Several limitations can be described in the present study. The adopted microbiological
protocol used for samples with no evidence or suspicion of anaerobic organisms prevented
the identification of certain pathogens typically found at the skin, as previously
reported.[23] The samples collected and stored in saline solution were kept in the surgical room
until the end of the procedure (∼ 30–40 minutes), which can be a factor of reduction
in the sensitivity of the test. The present study was conducted as a clinical activity,
applying actual procedures from the routine of the hospital, which prevented long
incubations or the use of culture medium and atmosphere for anaerobic organisms. Other
works evaluating cultures from “sterile” graft samples performed incubation until
5 to 14 days, while we did it for only 3 days, reducing the chance of identification
of fastidious organisms. Another limitation was the lack of laboratorial follow-up
during the postoperative period, which would increase costs and modify the clinical
routine. Despite the contamination rate of 0% in the present study, our findings reaffirm
important steps in the prevention of surgical infections, such as skin antisepsis,
antibiotic prophylaxis, that the surgery should be performed by a senior surgeon,
and meticulous graft protection, especially when the implantation is delayed.

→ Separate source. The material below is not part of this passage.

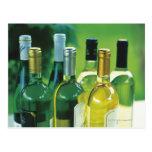 Variedad de botellas de vino postal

Through
a better understanding of the factors regarding graft contamination, prevention measures
for infectious diseases can be implemented. Moreover, further studies will be able
to confirm the actual contribution of factors such as surgical aggression, graft fixation
device, the number of assistants, drain use, operative wound care, associated diseases,
and preoperative sports activities.
Conclusion
Based on the obtained results, there was no association between graft contamination
and its preparation time or technique, neither between intraoperative contamination
and the development of clinical infection.